§ **TASKS**:
1. Give the names of the garden beds in the gardening post.
2. According to the gardening post, why did the writer begin trench composting in the Hellen Keller bed?

§ **EXCERPTED PASSAGE**:
** Start **
Post  ClayWheel 5/28/2021, 12:17 pm

Hello everyone,

Super excited to have found you guys. I have No experience with a garden - didn’t grow up with one, but I come from a long line of farmers (except my dad, but every generation before that).

I recently moved into a house with multigenerational friends n family.

I have inherited 3 4’x8’ beds that right now have a summer garden but before that had laid fallow for decades

the soil is not very good,  So the garden is not doing as well as I had hoped for, but boy is it teaching me. 

The beds have names

1. Gloria Gaynor (I will Survive) - (NS) the bed with the worst soil. summer veggies were planted with nothing done to the bed. they r struggling n stunted

2. Shirley Bassey - (NS)was dug up and new soil n amendments. plants doing well

3. Hellen Keller - (EW) Last year when my friend tried growing squash they DIED! that was bad news!! i knew then it needed care. so i started Trench composting there (by accident. did not know such a thing existed!). so this bed has been teaching me a lot. Plants this year are doing alright.
** End **
§ **SUPPLIED DATA**:
** Start **
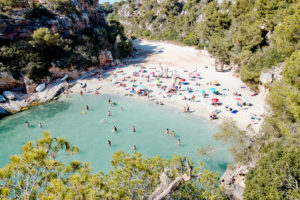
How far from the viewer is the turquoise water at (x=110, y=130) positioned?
1611 centimetres

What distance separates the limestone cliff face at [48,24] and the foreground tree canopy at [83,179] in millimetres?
31355

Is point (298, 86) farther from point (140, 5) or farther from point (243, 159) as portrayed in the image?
point (140, 5)

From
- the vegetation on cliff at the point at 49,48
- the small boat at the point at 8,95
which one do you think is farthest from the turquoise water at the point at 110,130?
the vegetation on cliff at the point at 49,48

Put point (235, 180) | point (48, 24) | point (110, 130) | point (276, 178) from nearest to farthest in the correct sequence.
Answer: point (276, 178), point (235, 180), point (110, 130), point (48, 24)

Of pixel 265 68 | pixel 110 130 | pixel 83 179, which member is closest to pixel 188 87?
pixel 265 68

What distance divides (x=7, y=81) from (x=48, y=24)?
40.3 feet

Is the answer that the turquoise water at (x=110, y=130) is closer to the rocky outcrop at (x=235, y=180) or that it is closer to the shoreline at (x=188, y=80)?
the shoreline at (x=188, y=80)

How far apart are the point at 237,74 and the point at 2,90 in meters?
35.3

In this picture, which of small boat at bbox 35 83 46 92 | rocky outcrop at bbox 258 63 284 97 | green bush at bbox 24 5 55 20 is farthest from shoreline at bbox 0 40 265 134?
green bush at bbox 24 5 55 20

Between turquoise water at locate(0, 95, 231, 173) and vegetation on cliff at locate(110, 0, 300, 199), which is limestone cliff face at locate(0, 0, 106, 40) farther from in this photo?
vegetation on cliff at locate(110, 0, 300, 199)

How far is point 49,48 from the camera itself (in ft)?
102

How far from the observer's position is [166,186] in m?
6.17

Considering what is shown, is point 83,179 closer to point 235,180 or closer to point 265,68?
point 235,180

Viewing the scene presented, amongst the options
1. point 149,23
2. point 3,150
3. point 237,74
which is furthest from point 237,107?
point 149,23
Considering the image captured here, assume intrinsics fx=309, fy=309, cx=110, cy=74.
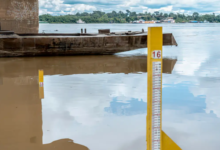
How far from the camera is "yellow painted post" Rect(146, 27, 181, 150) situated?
362cm

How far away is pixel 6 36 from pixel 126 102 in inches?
466

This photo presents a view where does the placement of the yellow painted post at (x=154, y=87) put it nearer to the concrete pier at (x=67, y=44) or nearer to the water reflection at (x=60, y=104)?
the water reflection at (x=60, y=104)

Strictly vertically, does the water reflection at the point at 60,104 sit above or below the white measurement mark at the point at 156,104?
** End **
§ **ANSWERS TO THE PROBLEMS**:
1. Gloria Gaynor, Shirley Bassey, Hellen Keller

2. The writer began trench composting there because the squash a friend grew in that bed the year before died. That made the writer realize the bed needed care.